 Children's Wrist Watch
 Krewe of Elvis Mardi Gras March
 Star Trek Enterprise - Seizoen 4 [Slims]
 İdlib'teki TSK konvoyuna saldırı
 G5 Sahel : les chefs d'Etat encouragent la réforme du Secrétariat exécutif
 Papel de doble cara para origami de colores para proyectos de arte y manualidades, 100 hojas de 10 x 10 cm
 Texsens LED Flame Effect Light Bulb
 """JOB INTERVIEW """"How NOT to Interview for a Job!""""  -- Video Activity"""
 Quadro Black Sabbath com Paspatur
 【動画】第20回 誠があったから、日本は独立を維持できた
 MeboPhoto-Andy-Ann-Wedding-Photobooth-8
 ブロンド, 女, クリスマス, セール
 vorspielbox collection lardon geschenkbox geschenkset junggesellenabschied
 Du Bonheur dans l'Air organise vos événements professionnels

◆ ◆ ◆ ◆ ◆ ◆ ◆

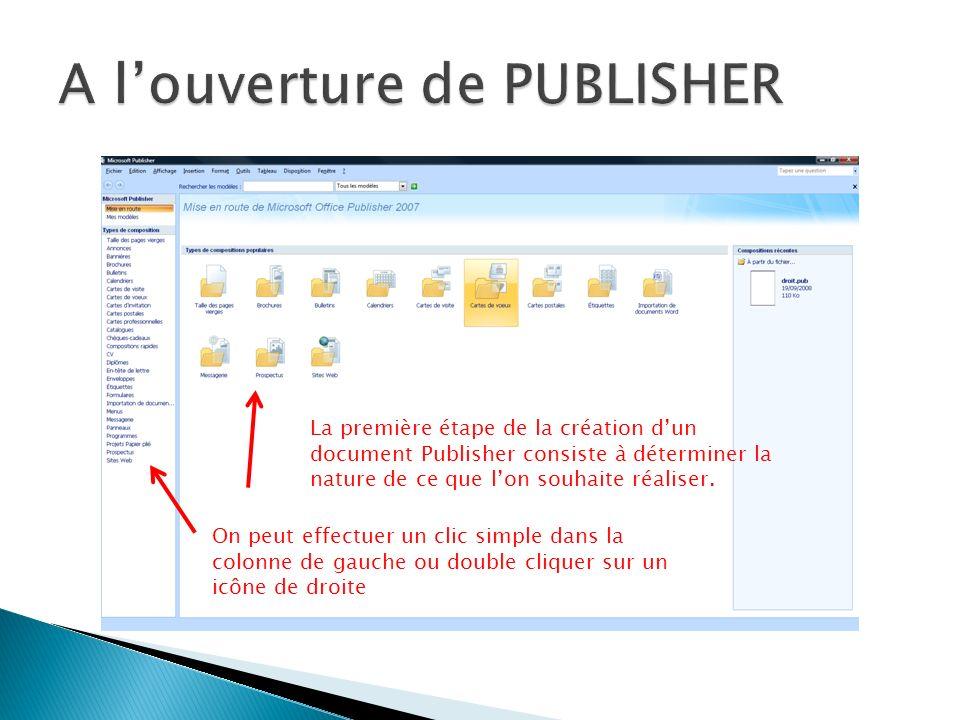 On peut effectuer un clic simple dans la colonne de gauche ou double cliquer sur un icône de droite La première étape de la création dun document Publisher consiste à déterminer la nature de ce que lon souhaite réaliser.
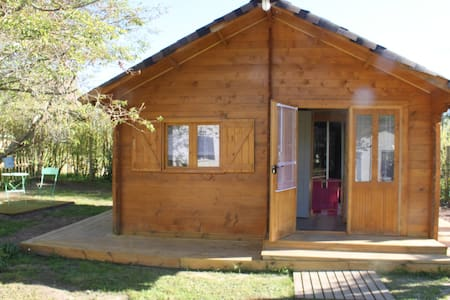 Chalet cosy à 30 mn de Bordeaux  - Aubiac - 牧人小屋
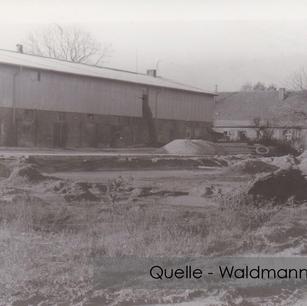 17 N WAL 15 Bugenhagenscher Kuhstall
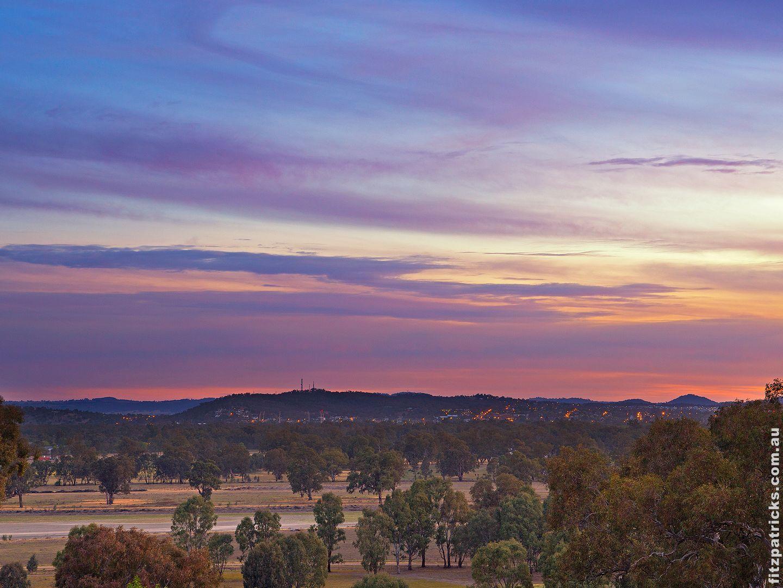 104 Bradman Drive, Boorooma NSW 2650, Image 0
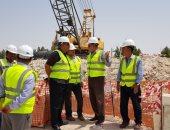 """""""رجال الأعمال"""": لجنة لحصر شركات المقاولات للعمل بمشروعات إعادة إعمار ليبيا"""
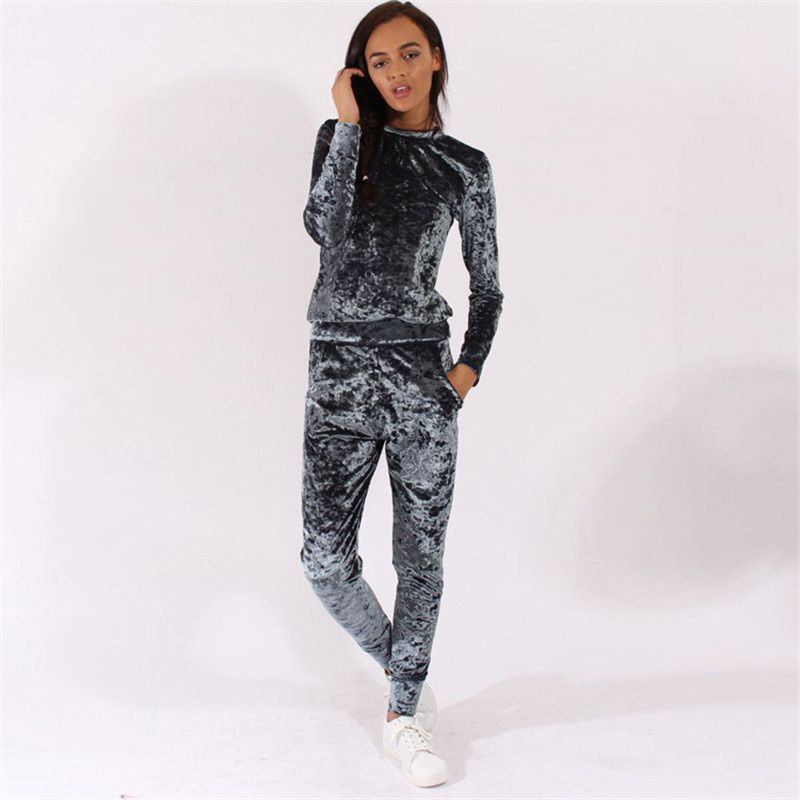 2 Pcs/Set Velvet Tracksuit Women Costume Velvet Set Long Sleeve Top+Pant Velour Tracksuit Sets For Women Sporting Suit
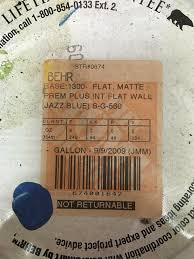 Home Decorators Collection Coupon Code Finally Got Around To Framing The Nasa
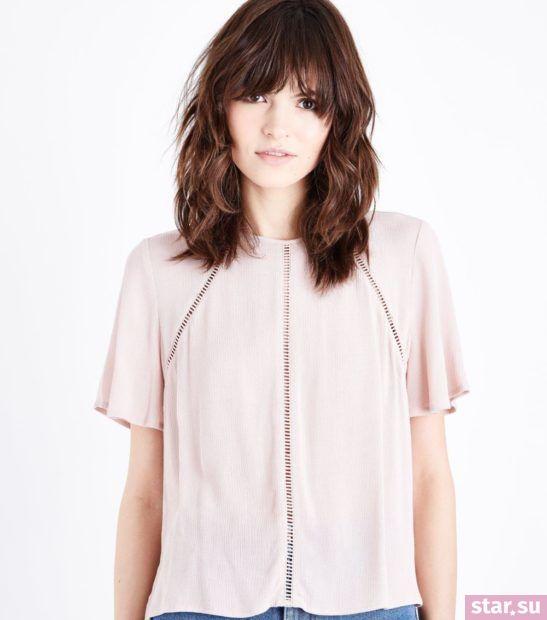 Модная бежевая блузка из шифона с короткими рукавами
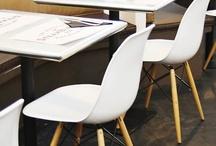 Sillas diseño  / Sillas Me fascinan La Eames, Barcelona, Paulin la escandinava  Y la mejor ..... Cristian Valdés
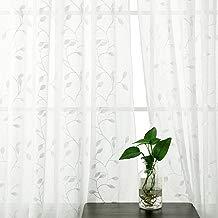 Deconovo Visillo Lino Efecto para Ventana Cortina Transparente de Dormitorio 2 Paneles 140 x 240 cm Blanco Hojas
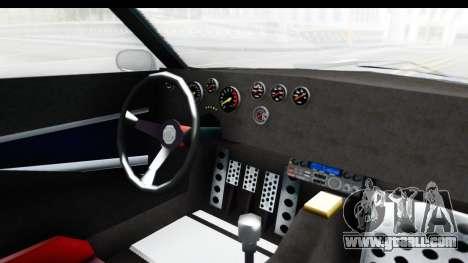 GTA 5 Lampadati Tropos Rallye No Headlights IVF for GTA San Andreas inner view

◆ ◆ ◆ ◆ ◆ ◆ ◆

- Instructions to follow -
Return the material from the line containing "2 Pcs/Set Velvet" through the line containing "GTA 5 Lampadati", exactly and in full, but without its pictures.

- Final answer -
 2 Pcs/Set Velvet Tracksuit Women Costume Velvet Set Long Sleeve Top+Pant Velour Tracksuit Sets For Women Sporting Suit
 Home Decorators Collection Coupon Code Finally Got Around To Framing The Nasa
 Модная бежевая блузка из шифона с короткими рукавами
 Sillas diseño  / Sillas Me fascinan La Eames, Barcelona, Paulin la escandinava  Y la mejor ..... Cristian Valdés
 Deconovo Visillo Lino Efecto para Ventana Cortina Transparente de Dormitorio 2 Paneles 140 x 240 cm Blanco Hojas
 GTA 5 Lampadati Tropos Rallye No Headlights IVF for GTA San Andreas inner view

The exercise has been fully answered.